Screen shot of Armenian National Institute’s genocide website’s homepage.
Because of popular interest in the exhibits which display hundreds of historic photographs, they have been made available through the Armenian Genocide Museum of America (AGMA) and Armenian Assembly of America (Assembly) websites as well. The digital exhibits are being continuously utilized and some quarter million copies have been downloaded to date.
The success of these new products has continued to sustain ANI as the leading institution providing information about the Armenian Genocide. Moreover, the combined addition of new resources on the ANI website has exponentially expanded the number of visitors. In 2013, the statistics jumped from 2 million hits to 3 million. In 2014, over 3 million hits were registered, and in 2015, over 4 million hits have been reached.
Through the ANI website visitors can also see the online museum launched by AGMA on April 24, 2015. The new interactive site includes an introductory video and a dynamic narrative that features survivors, background music, and significant imagery. The AGMA site is slated for expansion in 2016 and the second phase of the project will include mobile-friendly access for visitors. The site is envisioned to contain the entire story of the Armenian Genocide through expandable galleries.
The ANI website also served as a major resource for media from around the world to help provide coverage of the centennial commemorations. Nearly all global media paid close attention to the meaning of the centenary of the Armenian Genocide, with The Daily Mail in England, as an example, which has a circulation of 1.4 million and is believed to have a readership of 3 million, making extensive use of the historic images available from ANI.
“We want to thank all those who have sent ANI information about developments in their countries, whether new recognitions, the construction of memorials, or the release of noteworthy publications,” stated ANI chairman Van Z. Krikorian. “They all help maintain the ANI website as a central location for making this valuable data available to students, teachers, and the general public.
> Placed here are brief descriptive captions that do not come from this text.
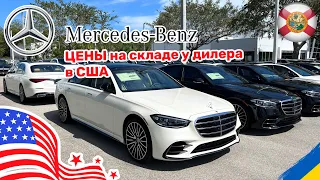 236. Cars and Prices цены на новые автомобили Mercedes Benz в США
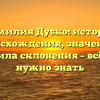 Фамилия Дубко: история происхождения, значение и правила склонения – всё, что нужно знать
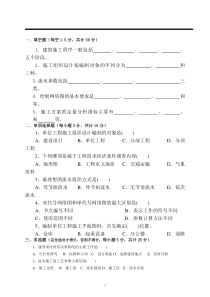 建筑施工组织试卷及答案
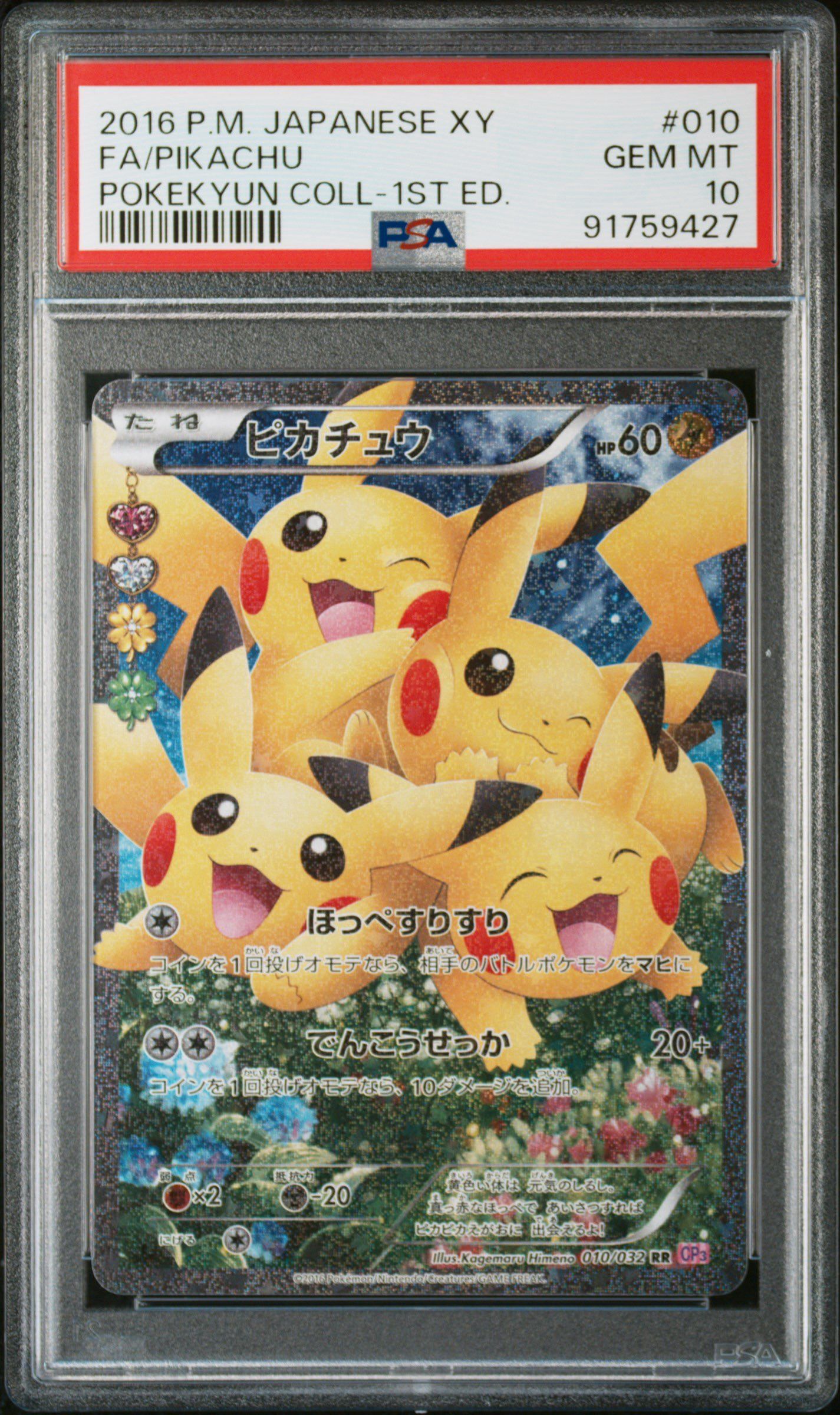ピカチュウ RR :1ED [CP3 010/032](コンセプトパック「ポケキュンコレクション」)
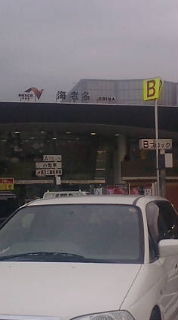 珍しく… 2009/10/17 07:05:20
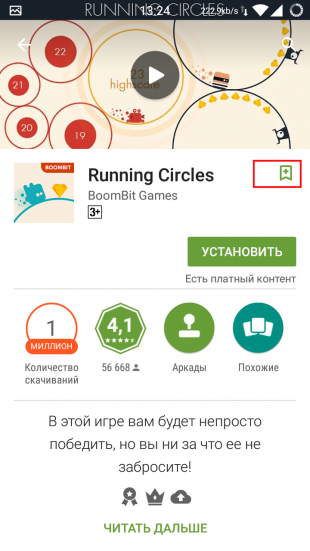 6 Функции Google Play, което е полезно да знаете всички (да се знае) 6 Функции Google Play, което е полезно да се знае всеки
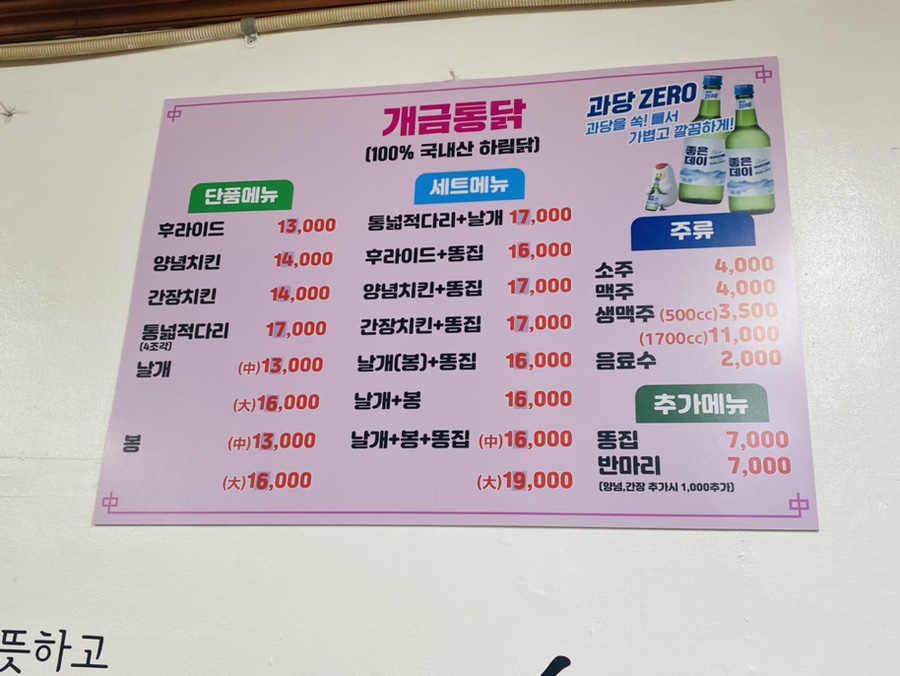 개금통닭 이미지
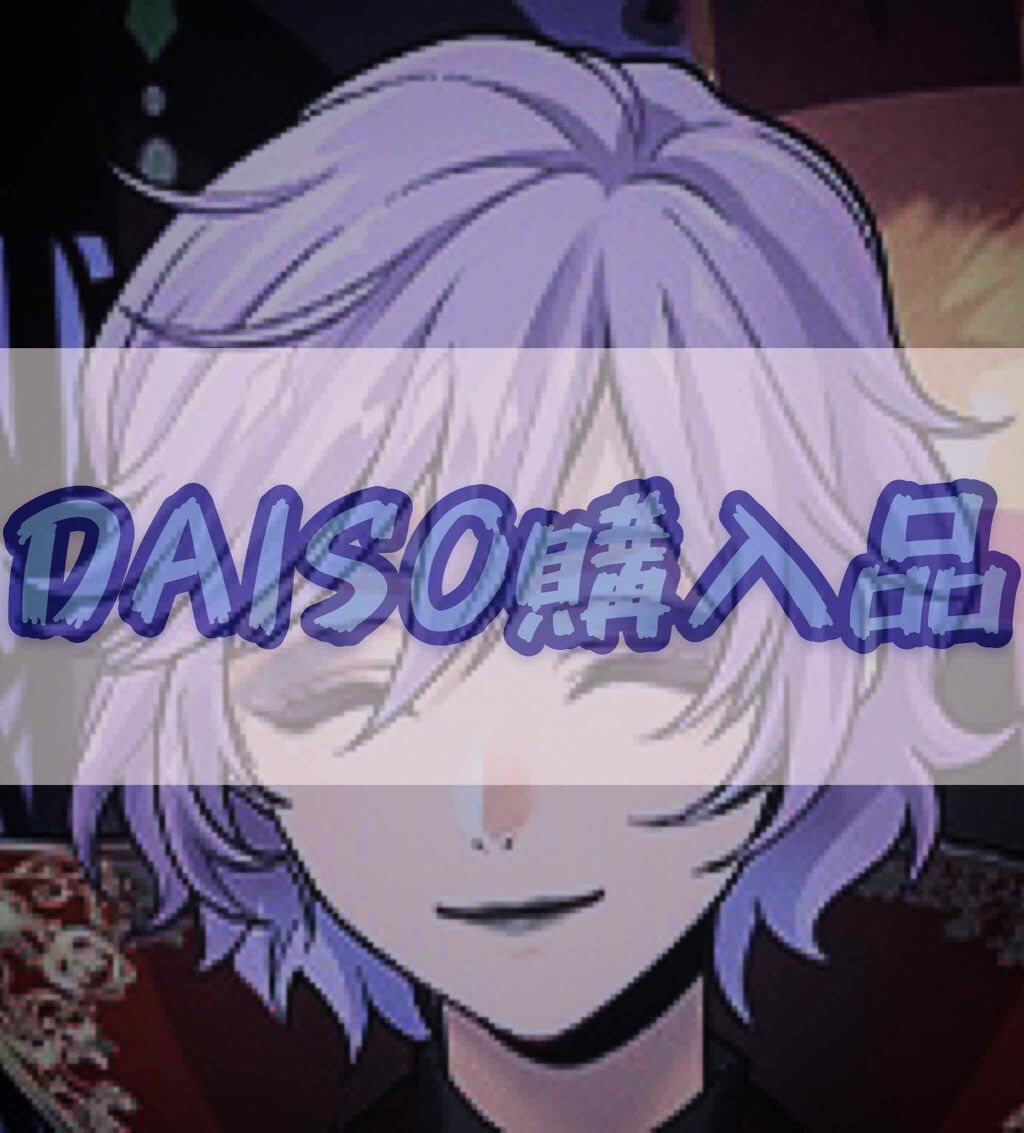 ボディ用かっさ/DAISO/かっさプレートを使ったクチコミ（1枚目）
The work that Rouben Adalian has done from the inception of this website is truly remarkable–the fact that it is cited so prominently and often is a real achievement.”
“I especially need to thank the Armenian Genocide Museum-Institute in Yerevan and the Armenian Foreign Ministry for being helpful in retrieving many of the valuable documents posted on the ANI site where the collective effort of the Armenian people on the occasion of the of the centennial of the Armenian Genocide can be viewed and appreciated,” added ANI Director Dr. Rouben Adalian. “I also want to note the contributions of interns and volunteers who pitched in at ANI, most notably Karina Demircyan and Mariam Khaloyan for their dedication and participation in this effort by helping to expand the ANI website, and our longtime webmaster Mark Malkasian for his standing commitment to our goals,” Adalian said.
Founded in 1997, the Armenian National Institute (ANI) is a 501©(3) educational charity based in Washington, DC, and is dedicated to the study, research, and affirmation of the Armenian Genocide.